The proof says that the reason why there is not even a proper mapping is the fact that the boundary of the polydisc contains analytic discs, while the sphere does not. The proof extends easily to higher dimensions as well, and the proof of the generalization is left as an exercise.
Let \(U = U' \times U'' \subset \mathbb{C}^n \times \mathbb{C}^k\), \(n,k \geq 1\), and \(V \subset \mathbb{C}^m\), \(m \geq 1\), be bounded domains such that \(\partial V\) contains no analytic discs. Then there exist no proper holomorphic mapping \(f \colon U \to V\).
Prove Theorem \(\PageIndex{3}\)
The key takeaway from this section is that in several variables, to see if two domains are equivalent, the geometry of the boundaries makes a difference, not just the topology of the domains.
The following is a fun exercise in one dimension about proper maps of discs:
Let \(f \colon \mathbb{D} \to \mathbb{D}\) be a proper holomorphic map. Then \[f(z) = e^{i\theta} \prod_{k=1}^m \frac{z-a_k}{1-\bar{a}_k z} ,\] for some real \(\theta\) and some \(a_k \in \mathbb{D}\) (that is, \(f\) is a finite Blaschke product). Hint: Consider \(f^{-1}(0)\).

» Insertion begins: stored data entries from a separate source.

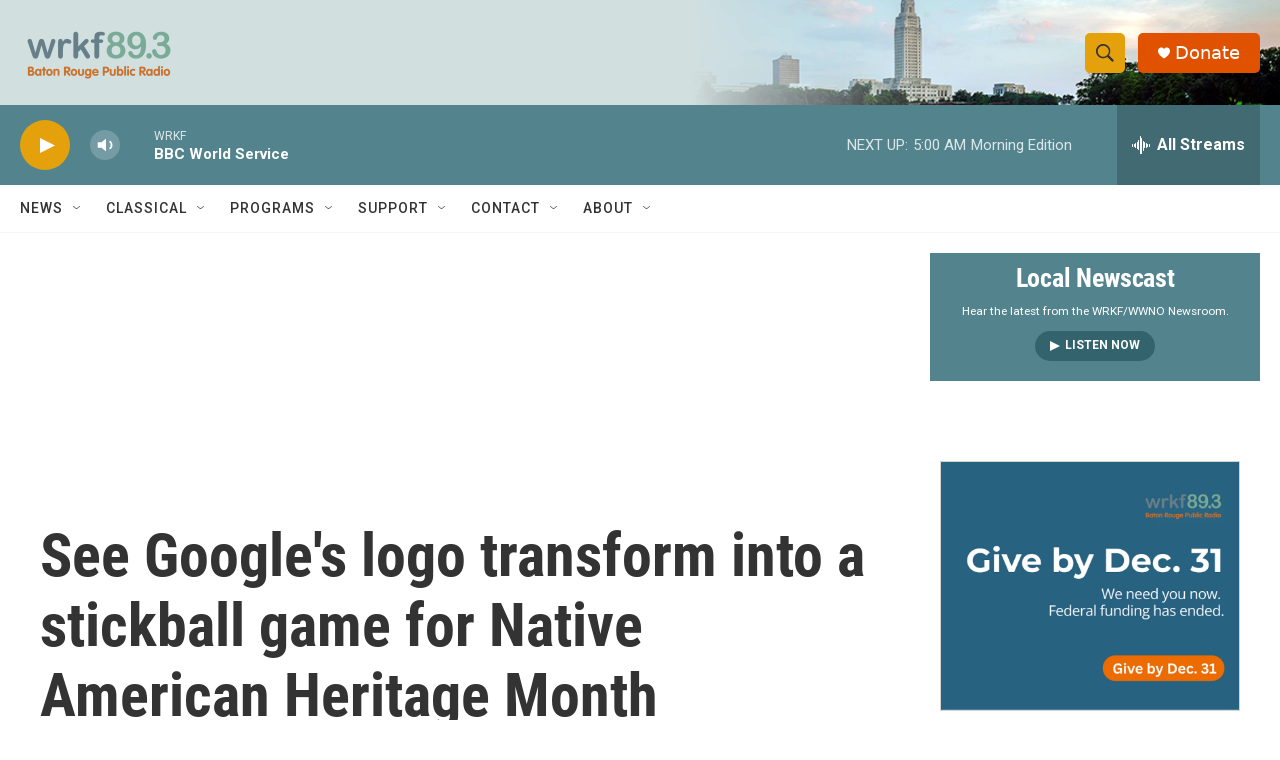

--- FILE ---
content_type: text/html; charset=utf-8
request_url: https://www.google.com/recaptcha/api2/aframe
body_size: 255
content:
<!DOCTYPE HTML><html><head><meta http-equiv="content-type" content="text/html; charset=UTF-8"></head><body><script nonce="c_kuP-9cTdMHGiaJB2EoCw">/** Anti-fraud and anti-abuse applications only. See google.com/recaptcha */ try{var clients={'sodar':'https://pagead2.googlesyndication.com/pagead/sodar?'};window.addEventListener("message",function(a){try{if(a.source===window.parent){var b=JSON.parse(a.data);var c=clients[b['id']];if(c){var d=document.createElement('img');d.src=c+b['params']+'&rc='+(localStorage.getItem("rc::a")?sessionStorage.getItem("rc::b"):"");window.document.body.appendChild(d);sessionStorage.setItem("rc::e",parseInt(sessionStorage.getItem("rc::e")||0)+1);localStorage.setItem("rc::h",'1768799820919');}}}catch(b){}});window.parent.postMessage("_grecaptcha_ready", "*");}catch(b){}</script></body></html>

In several variables, when \(\mathbb{D}\) is replaced by a ball, this question (what are the proper maps) becomes far more involved, and if the dimensions of the balls are different, it is not solved in general.
Suppose \(f \colon U \to \mathbb{D}\) be a proper holomorphic map where \(U \subset \mathbb{C}^n\) is a nonempty domain. Prove that \(n=1\). Hint: Consider the same idea as in Exercise 1.2.19.
Suppose \(f \colon \overline{\mathbb{B}_{n}} \to \mathbb{C}^m\) is a nonconstant continuous map such that \(f|_{\mathbb{B}_{n}}\) is holomorphic and \(||f(z)|| = 1\) whenever \(||z||=1\). Prove that \(f|_{\mathbb{B}_{n}}\) maps into \(\mathbb{B}_{m}\) and furthermore that this map is proper.